Lina Lampe – Biographie

Lina Annchen Lampe wird am 16. Januar 1916 als zehntes Kind von Hinrich Lampe und Mathilde Lampe auf dem elterlichen Hof in Lintel (heute: Hans-Hermann und Wilma Vink) geboren. Sie ist die jüngere Schwester von Heinrich Lampe, Hermann Lampe, Sophie Plomp, Martha Vink, Georg Hinrich Lampe, Klara Schiller, Hermanda Blank, Alma Lampe und Hinrich Johann Lampe.

Im Januar 1916 geht der Erste Weltkrieg ins dritte Kalenderjahr.
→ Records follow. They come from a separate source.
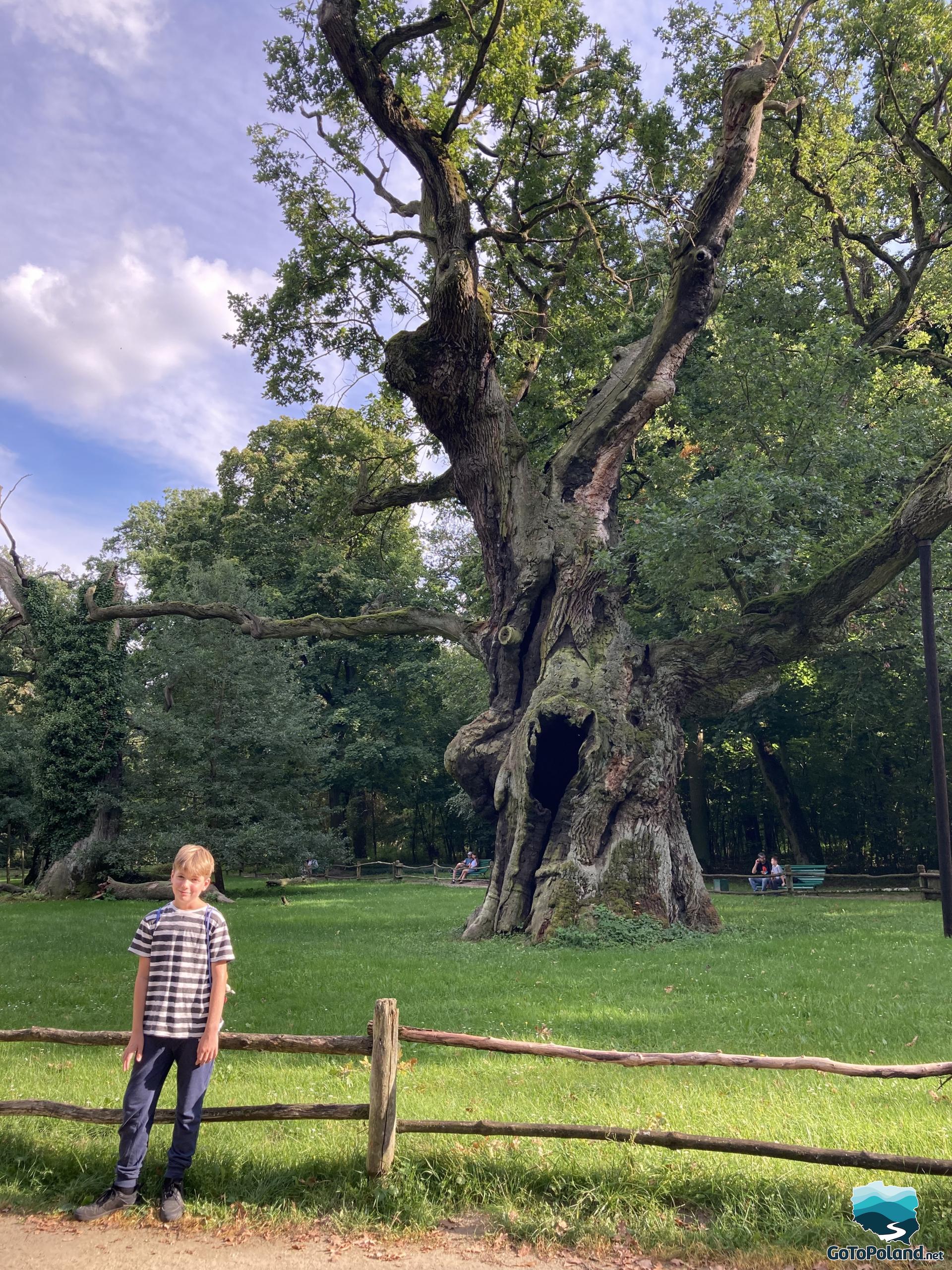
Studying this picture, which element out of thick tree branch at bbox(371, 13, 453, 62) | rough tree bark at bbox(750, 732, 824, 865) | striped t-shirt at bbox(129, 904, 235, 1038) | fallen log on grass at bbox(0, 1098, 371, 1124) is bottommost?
fallen log on grass at bbox(0, 1098, 371, 1124)

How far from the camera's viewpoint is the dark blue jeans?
4652mm

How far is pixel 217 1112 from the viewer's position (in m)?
5.18

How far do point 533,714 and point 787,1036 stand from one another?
26.7 ft

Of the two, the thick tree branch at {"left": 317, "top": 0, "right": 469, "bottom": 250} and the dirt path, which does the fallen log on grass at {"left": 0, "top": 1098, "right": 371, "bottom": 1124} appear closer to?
the dirt path

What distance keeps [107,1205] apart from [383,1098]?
1528mm

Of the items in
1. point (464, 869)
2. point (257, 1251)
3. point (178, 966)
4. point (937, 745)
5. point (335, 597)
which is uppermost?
point (335, 597)

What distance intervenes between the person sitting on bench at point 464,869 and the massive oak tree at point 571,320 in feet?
54.6

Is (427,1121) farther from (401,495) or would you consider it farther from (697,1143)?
(401,495)

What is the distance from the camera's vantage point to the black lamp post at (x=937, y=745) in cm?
1380

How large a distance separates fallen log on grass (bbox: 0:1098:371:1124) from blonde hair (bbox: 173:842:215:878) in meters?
1.48

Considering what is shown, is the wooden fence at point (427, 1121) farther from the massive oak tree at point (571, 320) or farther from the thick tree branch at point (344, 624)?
the thick tree branch at point (344, 624)

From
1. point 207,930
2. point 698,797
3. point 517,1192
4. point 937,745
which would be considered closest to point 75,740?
Result: point 698,797

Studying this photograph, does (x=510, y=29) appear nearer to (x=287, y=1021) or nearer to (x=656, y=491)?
(x=656, y=491)

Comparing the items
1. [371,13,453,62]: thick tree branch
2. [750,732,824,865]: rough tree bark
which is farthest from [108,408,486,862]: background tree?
[371,13,453,62]: thick tree branch
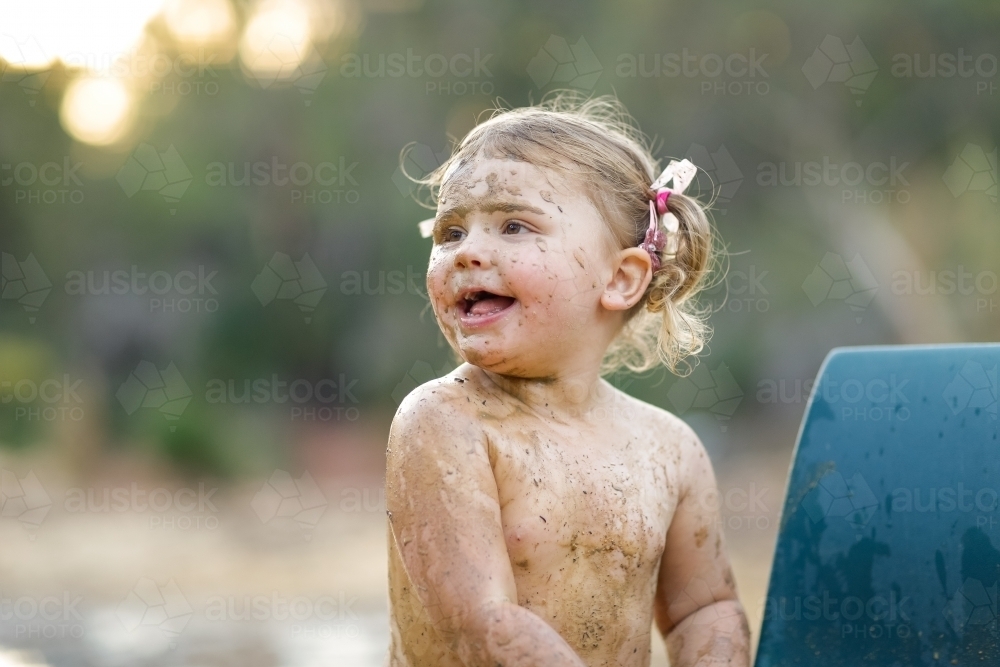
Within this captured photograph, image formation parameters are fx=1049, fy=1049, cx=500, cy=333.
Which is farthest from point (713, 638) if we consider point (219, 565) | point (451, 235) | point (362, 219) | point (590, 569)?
point (362, 219)

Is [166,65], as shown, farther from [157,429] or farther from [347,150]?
[157,429]

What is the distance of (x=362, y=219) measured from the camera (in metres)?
7.66

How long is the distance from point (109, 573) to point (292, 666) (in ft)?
6.36

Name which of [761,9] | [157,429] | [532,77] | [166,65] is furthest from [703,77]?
[157,429]

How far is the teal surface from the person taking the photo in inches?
69.1

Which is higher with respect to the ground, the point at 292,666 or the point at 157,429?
the point at 157,429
An der durch Flandern und die Champagne verlaufenden Westfront herrscht nach wie vor wenig Bewegung, der seit Herbst 1914 erstarrte Grabenkampf erlaubt keinerlei nennenswerte Geländegewinne. Im Osten hingegen rücken die seit Herbst 1915 durch bulgarische Einheiten verstärkten Mittelmächte Deutschland und Österreich-Ungarn nach ihrem Erfolg im Serbien-Feldzug weiter vor und nehmen auch Montenegro ein. Am 17. Januar 1916 legt die montenegrinische Armee die Waffen nieder, König Nikola I. flieht ins italienische Exil.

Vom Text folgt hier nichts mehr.